Keeping the bloggers at bay
Two-by-two, polling specialists from ABC, CBS, NBC, CNN, Fox News and the Associated Press will go into rooms in New York and Washington shortly before noon Tuesday. Their cellphones and BlackBerrys will be confiscated; proctors will monitor the doors; and for the next five hours, these experts will pore over exit-poll data from across the country.
If all goes well, only when they emerge from their cloisters will the legions of ravenous political bloggers have any chance of getting their hands on the earliest indication of which party will end up controlling Congress.
Let's just remember folks that this is about protecting the value of their proprietary information, not some high-minded effort to prevent the misuse of the polling data. That's fine. No one is expected to reveal his or her scoop in advance (in this instance, literally before it's ready for primetime).
What remains ironic though is that it's the major news organizations themselves that over-rely on the exit polls and have done so for years. The 2000 and 2004 debacles aside, the exit polls have long driven the networks' election night coverage, providing them with the pretense of speaking authoritatively about the results before the results are known.

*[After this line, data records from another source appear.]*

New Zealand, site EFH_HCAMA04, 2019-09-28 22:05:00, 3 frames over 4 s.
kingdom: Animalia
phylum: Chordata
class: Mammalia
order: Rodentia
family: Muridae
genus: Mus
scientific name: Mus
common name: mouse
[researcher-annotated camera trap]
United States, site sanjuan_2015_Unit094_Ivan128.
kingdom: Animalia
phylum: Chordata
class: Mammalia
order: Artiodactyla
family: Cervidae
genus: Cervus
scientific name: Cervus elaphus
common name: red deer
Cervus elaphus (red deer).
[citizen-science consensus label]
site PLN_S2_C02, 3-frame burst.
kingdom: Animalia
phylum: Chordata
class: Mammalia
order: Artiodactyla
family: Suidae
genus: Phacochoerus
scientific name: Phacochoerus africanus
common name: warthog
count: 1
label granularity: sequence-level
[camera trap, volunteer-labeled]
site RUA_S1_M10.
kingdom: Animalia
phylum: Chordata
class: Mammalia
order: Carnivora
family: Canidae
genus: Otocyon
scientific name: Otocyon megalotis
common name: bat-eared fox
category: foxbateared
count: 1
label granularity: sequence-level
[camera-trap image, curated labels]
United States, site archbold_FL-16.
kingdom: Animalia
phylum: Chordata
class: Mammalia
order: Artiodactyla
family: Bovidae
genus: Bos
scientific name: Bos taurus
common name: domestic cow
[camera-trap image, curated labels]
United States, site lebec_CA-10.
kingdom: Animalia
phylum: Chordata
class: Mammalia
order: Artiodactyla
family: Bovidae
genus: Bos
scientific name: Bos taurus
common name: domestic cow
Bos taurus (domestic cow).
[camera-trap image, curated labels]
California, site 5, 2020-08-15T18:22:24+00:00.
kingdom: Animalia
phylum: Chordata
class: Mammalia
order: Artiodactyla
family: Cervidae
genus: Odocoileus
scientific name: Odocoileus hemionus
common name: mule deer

It is television that has turned election night into the political equivalent of the Superbowl, where the Democrats and Republicans will battle it out for four hours or so and then a winner will be handed the trophy by a beaming TV announcer. For those four hours, they want us on the couch eating Doritos, not surfing the web for exit poll data.
You wonder though. If all the money the networks pour into exit polling went instead into political reporting, actual
political reporting, wearing out the shoe leather about who's doing what and where during the last hours of the campaigns and on election day, whether the result might be more informative for the electorate. Maybe, for instance, the networks would have caught on to the NRCC's nationwide robocall scam first, instead of the blogs.
The networks closing themselves off in sealed rooms with no connections to the outside world for five hours in the middle of Election Day is, in many ways, the perfect metaphor for what is wrong with the mainstream media.